Jun 9, 2022 at 17:11 comment added AlexP @Wolfensniper: I think that you may be confusing the inheritance of the title with the inheritance of the land. They are not the same thing, and never were. Women could and routinely did inherit the land, with full ownership and attendant obligations. Whether they could also inherit the title or only transmit it to their children varied from country to country. (And there was never such thing as the "duchess of the land". One could be a duchess, and one could own land, but those were distinct and not necessarily related. As a modern example, the Duchess of Sussex does not own Sussex.)
Jun 9, 2022 at 17:04 comment added AlexP @PipperChip: The history of ancient Rome is long. Saying that Roman women " were expected to not leave their homes" is like saying that married American women have no independent legal existence. Both sentences are true for a certain period of the history of ancient Roman and the USA, and both are blatantly false for what most people think of when they hear "ancient Rome" or "USA".
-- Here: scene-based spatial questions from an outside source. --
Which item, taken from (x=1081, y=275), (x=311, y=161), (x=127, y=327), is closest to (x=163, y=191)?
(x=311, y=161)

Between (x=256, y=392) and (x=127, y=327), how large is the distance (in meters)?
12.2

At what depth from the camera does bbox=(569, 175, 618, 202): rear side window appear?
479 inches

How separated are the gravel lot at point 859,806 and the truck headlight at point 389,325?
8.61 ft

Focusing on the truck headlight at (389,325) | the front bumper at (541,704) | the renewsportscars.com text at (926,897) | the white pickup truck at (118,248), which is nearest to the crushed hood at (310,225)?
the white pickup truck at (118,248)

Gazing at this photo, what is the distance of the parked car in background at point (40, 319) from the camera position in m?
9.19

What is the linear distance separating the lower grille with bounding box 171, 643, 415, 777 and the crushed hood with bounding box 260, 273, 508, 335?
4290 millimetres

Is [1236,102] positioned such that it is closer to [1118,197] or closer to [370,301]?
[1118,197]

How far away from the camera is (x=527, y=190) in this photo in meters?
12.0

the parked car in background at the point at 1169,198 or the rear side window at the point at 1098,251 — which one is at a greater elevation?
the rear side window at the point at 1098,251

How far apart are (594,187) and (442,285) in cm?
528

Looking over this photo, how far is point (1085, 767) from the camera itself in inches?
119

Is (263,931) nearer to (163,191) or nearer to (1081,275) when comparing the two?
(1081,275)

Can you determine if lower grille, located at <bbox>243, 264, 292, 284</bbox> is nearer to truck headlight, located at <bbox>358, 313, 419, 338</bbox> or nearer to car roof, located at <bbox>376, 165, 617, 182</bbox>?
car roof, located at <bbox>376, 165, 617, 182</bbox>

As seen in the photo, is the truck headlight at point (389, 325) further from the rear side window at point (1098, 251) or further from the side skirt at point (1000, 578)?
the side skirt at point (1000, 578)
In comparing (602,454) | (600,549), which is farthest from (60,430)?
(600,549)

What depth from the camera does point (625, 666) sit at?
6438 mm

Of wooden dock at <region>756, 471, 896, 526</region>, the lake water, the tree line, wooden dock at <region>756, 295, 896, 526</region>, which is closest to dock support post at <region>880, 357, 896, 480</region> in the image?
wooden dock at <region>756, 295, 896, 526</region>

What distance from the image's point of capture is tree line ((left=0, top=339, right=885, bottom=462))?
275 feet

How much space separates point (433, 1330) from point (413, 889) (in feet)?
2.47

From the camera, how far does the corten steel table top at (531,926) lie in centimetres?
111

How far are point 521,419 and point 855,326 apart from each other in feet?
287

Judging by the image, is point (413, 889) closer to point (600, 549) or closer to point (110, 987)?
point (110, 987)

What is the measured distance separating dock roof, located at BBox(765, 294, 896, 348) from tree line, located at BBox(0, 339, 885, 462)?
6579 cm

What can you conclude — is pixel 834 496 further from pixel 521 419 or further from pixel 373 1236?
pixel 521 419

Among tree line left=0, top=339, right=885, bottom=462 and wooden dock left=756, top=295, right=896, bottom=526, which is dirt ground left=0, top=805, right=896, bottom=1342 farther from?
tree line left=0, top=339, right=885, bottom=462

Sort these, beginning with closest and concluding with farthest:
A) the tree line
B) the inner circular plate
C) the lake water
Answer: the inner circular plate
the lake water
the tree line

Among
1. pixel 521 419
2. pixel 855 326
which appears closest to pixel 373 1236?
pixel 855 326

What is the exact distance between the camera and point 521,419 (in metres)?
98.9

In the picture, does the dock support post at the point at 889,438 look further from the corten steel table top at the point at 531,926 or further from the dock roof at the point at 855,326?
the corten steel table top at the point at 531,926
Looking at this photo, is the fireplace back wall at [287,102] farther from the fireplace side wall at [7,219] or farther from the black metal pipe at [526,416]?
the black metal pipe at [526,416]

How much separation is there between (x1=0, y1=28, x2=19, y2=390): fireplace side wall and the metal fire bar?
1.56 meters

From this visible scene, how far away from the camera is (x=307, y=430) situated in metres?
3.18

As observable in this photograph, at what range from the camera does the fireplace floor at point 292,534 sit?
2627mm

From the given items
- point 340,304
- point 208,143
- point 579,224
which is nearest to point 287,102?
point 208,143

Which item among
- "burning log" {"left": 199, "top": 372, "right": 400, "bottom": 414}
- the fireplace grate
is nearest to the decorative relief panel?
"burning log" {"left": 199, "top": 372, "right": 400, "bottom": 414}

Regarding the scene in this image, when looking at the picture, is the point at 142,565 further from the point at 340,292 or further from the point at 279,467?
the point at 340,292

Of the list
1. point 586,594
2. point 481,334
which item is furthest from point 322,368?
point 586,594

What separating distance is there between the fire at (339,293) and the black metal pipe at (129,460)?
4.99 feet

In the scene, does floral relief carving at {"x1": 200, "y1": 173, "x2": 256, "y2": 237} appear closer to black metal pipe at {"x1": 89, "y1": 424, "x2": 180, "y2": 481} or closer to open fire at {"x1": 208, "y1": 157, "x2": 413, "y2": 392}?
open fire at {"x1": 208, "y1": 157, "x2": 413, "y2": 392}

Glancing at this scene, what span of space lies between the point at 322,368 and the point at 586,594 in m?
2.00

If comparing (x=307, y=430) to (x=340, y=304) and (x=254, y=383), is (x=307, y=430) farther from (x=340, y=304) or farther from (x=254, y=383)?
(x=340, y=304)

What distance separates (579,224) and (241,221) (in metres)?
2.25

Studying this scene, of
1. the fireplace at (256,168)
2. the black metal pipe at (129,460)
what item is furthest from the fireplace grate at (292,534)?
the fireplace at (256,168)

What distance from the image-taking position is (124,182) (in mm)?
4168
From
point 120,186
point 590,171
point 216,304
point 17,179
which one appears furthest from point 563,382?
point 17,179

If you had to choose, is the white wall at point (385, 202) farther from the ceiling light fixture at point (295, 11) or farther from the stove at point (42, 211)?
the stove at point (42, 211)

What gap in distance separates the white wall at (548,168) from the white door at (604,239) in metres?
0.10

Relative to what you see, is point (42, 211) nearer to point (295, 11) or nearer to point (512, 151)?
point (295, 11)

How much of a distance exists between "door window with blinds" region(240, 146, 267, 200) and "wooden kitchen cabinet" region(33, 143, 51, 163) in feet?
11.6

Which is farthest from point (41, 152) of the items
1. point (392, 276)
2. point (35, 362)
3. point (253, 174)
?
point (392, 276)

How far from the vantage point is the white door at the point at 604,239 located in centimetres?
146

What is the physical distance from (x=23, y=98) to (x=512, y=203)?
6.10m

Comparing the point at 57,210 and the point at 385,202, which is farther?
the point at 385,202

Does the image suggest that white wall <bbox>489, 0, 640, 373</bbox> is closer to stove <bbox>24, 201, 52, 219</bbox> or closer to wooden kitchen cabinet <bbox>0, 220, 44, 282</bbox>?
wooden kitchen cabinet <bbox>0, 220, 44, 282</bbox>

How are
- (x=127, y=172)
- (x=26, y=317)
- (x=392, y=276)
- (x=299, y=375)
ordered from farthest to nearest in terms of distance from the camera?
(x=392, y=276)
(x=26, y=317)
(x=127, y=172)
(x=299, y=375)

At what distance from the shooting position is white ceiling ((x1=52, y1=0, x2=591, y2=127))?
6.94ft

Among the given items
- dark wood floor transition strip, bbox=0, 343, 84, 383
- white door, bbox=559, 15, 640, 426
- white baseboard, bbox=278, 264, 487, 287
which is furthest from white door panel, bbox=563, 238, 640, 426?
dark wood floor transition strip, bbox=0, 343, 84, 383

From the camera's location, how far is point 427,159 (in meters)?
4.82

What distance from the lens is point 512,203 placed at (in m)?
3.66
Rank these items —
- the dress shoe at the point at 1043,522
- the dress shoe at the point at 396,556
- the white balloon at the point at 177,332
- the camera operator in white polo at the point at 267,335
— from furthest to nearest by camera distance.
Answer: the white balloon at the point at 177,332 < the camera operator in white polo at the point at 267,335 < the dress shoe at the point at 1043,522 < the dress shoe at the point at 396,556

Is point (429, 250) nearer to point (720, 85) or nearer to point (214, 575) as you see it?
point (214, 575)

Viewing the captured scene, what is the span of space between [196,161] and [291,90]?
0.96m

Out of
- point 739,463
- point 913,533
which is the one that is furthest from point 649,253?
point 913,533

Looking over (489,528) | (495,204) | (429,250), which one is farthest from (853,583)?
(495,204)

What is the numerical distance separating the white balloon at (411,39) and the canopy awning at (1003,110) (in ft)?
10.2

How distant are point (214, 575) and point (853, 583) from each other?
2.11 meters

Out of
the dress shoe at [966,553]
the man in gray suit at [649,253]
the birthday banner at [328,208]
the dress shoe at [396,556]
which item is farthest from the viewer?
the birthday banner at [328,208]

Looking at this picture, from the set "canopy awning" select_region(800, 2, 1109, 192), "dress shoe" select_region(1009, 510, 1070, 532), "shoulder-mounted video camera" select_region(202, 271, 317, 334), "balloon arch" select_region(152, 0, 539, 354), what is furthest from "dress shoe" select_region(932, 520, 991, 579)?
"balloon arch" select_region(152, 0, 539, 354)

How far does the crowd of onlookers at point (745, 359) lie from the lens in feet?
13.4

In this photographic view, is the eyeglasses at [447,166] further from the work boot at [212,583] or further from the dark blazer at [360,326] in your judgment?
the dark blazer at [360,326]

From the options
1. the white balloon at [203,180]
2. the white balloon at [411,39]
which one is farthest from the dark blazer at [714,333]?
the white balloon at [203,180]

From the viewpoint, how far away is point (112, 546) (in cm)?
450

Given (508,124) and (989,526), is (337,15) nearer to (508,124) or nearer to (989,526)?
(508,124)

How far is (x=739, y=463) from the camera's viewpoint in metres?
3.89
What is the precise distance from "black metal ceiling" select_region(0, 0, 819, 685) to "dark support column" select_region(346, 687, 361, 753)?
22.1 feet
Jun 9, 2022 at 17:04 comment added Wolfensniper My bad, I'll change such words then
Jun 9, 2022 at 17:02 comment added AlexP @Wolfensniper: "Egalitarian" does not mean "equality between the sexes". A society can have perfect equality between the sexes and still be extremely not egalitarian.
Jun 9, 2022 at 17:01 comment added Wolfensniper 5) This will be something i do need to take more research. My current impressions on this topic is how male friars(specifically abbots) have more political and financial influence on different matters when abbess almost have no right to discuss such matter. I'm also having an impression that abbots is able to impose rules and decisions on subordinate convents but not vice versa. But overall this is just an example that this society still has bias and limitations to female and not all-out egalitarian.
Jun 9, 2022 at 16:50 comment added PipperChip "medieval society was as far from egalitarian as humans can make it." Nope, and I point you to Athens, Rome, certain periods of Japanese history where women were expected to not leave their homes, certain modern extremist Islamic sects (even though mainstream Islam seems to do well with this...).
Jun 9, 2022 at 16:50 comment added Wolfensniper 3) Yes female guild did exist, I'm just making these further for wider range i.e. female carpenter guild across cities as a usual sight 4) I'm referring to a well trained, tight formation formed by polearms against lossly trained opponents, the female soldiers forming the spear/pike wall received similar training that a professional male soldier would get during late medieval, when mercenaries and professional soldiers are more common on battlefield.
Jun 9, 2022 at 16:44 comment added Wolfensniper Thanks! I may reply your points one by one to avoid misunderstandings 1) The magic is not the priority setting and is only a potential explanation for the alternative history 2) from my current research I've found women married someone with her family land or become a regent while male offspring is absent or too young, but not becoming the first line heir nor a lord/duchess of her fief, which is different from the “female knights” in my settings who has the same authority to their lands like male feudal knights, they may also command knight banners as an appointed marshal.